> [Problem to solve]: Render all of the material below as a two-column CSV with the headers input_text and expected_output, giving one row for each text and its answer. Enclose every value in a single quoted field with line breaks replaced by spaces, and omit the pictures.

----

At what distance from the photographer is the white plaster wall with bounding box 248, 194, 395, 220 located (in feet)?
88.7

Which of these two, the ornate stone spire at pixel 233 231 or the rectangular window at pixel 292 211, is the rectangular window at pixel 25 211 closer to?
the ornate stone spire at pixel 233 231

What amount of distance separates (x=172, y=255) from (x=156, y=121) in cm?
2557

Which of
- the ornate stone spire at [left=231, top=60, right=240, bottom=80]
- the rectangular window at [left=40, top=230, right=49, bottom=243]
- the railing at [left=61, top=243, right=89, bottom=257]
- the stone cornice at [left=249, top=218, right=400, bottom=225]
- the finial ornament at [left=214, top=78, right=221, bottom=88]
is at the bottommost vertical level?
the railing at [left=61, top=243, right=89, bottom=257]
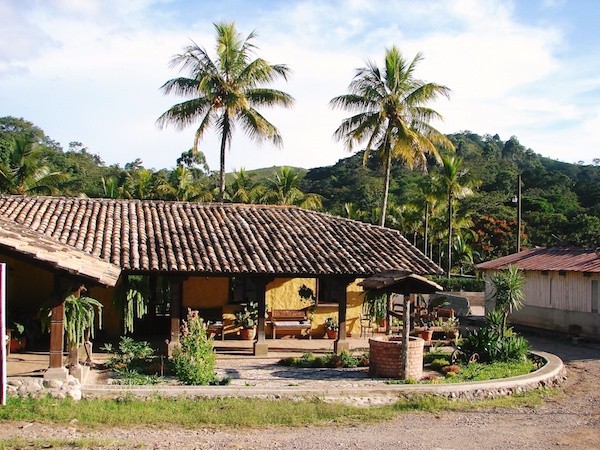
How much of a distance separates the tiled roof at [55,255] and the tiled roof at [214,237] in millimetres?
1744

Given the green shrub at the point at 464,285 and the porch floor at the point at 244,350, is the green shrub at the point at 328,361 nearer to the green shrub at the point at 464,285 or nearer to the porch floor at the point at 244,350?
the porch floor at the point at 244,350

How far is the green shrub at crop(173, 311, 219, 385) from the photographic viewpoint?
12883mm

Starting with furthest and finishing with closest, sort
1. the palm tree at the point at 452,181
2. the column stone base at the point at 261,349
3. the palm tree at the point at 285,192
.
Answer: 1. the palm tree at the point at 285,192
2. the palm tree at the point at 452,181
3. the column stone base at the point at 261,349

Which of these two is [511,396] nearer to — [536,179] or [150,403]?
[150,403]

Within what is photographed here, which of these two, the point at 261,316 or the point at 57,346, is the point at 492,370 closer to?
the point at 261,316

----

> [Output of the exercise]:
input_text,expected_output
"At what distance from the photographer is the white plaster wall with bounding box 248, 194, 395, 220 located (in feet)?","88.7"
"Which of these two, the ornate stone spire at pixel 233 231 or the rectangular window at pixel 292 211, is the rectangular window at pixel 25 211 closer to?","the ornate stone spire at pixel 233 231"
"What amount of distance separates (x=172, y=255) from (x=156, y=121) in cm?","2557"
"Which of - the ornate stone spire at [left=231, top=60, right=240, bottom=80] - the rectangular window at [left=40, top=230, right=49, bottom=243] - the railing at [left=61, top=243, right=89, bottom=257] - the stone cornice at [left=249, top=218, right=400, bottom=225] - the finial ornament at [left=214, top=78, right=221, bottom=88] is at the bottommost vertical level?","the railing at [left=61, top=243, right=89, bottom=257]"
"How much of a distance separates the tiled roof at [55,255] and the tiled roof at [214,237] in millimetres?","1744"
"Given the green shrub at the point at 464,285 and the porch floor at the point at 244,350, is the green shrub at the point at 328,361 nearer to the green shrub at the point at 464,285 or nearer to the porch floor at the point at 244,350?","the porch floor at the point at 244,350"
"How far is the green shrub at crop(173, 311, 219, 385) from the photographic viewpoint?","12883mm"
"Starting with furthest and finishing with closest, sort 1. the palm tree at the point at 452,181 2. the column stone base at the point at 261,349 3. the palm tree at the point at 285,192 . Answer:","1. the palm tree at the point at 285,192 2. the palm tree at the point at 452,181 3. the column stone base at the point at 261,349"
"Which of these two is [511,396] nearer to — [536,179] or [150,403]?","[150,403]"
"Within what is photographed here, which of these two, the point at 261,316 or the point at 57,346, is the point at 492,370 closer to?","the point at 261,316"